▶ _DIRECTIONS FOR THIS TASK_:
Reproduce the data below verbatim, every line included and nothing altered.

▶ _MATERIAL FOR THIS TASK_:

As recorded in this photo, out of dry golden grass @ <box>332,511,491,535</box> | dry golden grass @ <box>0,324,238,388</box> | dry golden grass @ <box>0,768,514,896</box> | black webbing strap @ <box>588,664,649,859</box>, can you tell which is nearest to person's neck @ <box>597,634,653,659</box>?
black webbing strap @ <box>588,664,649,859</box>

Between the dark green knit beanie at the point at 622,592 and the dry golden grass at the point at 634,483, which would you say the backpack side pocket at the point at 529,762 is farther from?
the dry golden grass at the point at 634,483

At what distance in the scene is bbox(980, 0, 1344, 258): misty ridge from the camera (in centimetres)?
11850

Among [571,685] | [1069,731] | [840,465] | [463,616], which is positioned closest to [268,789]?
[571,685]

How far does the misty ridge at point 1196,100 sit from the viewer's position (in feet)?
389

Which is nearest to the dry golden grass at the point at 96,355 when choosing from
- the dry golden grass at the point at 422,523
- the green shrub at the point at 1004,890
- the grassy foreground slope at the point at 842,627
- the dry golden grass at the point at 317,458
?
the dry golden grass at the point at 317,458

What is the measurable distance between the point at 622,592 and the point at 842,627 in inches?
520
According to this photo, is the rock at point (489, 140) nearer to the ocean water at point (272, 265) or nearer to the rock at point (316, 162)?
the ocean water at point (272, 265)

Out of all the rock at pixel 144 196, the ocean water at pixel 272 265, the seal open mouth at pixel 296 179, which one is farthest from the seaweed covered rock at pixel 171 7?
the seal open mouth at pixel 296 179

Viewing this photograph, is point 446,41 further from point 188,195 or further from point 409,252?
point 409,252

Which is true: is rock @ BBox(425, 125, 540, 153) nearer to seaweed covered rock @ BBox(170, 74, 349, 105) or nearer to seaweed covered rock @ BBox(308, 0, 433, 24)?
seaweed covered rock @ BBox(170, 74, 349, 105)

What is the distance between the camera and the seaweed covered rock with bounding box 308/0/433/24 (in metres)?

▶ _ANSWER FOR THIS EXERCISE_:
As recorded in this photo, out of dry golden grass @ <box>332,511,491,535</box> | dry golden grass @ <box>0,324,238,388</box> | dry golden grass @ <box>0,768,514,896</box> | black webbing strap @ <box>588,664,649,859</box>, can you tell which is nearest to person's neck @ <box>597,634,653,659</box>?
black webbing strap @ <box>588,664,649,859</box>

Between the dark green knit beanie at the point at 622,592 and the dry golden grass at the point at 634,483, which would you say the backpack side pocket at the point at 529,762 is farther from?
the dry golden grass at the point at 634,483

At what distance in the scene is bbox(980, 0, 1344, 258): misty ridge from the camera (in centimetres)?
11850

Among [571,685] | [1069,731] | [840,465] | [463,616], which is positioned closest to [268,789]?
[571,685]

How far does the misty ridge at point 1196,100 sit from the viewer's position (in feet)?
389

Which is nearest to the dry golden grass at the point at 96,355 when choosing from
- the dry golden grass at the point at 422,523
- the green shrub at the point at 1004,890
- the grassy foreground slope at the point at 842,627
- the dry golden grass at the point at 317,458
?
the dry golden grass at the point at 317,458

What is the measurable distance between the point at 622,592 and the point at 842,627 in inches?
520
According to this photo, is the rock at point (489, 140) nearer to the ocean water at point (272, 265) or nearer to the rock at point (316, 162)?
the ocean water at point (272, 265)

Out of all the rock at pixel 144 196, the ocean water at pixel 272 265, the seal open mouth at pixel 296 179, which one is farthest from the seaweed covered rock at pixel 171 7?
the seal open mouth at pixel 296 179

Viewing this photograph, is point 446,41 further from point 188,195 or further from point 409,252?
point 409,252

Which is true: is rock @ BBox(425, 125, 540, 153) nearer to seaweed covered rock @ BBox(170, 74, 349, 105) or nearer to seaweed covered rock @ BBox(308, 0, 433, 24)?
seaweed covered rock @ BBox(170, 74, 349, 105)

What is the distance between the camera and the seaweed covered rock with bounding box 308/0/433/24 (in metres)?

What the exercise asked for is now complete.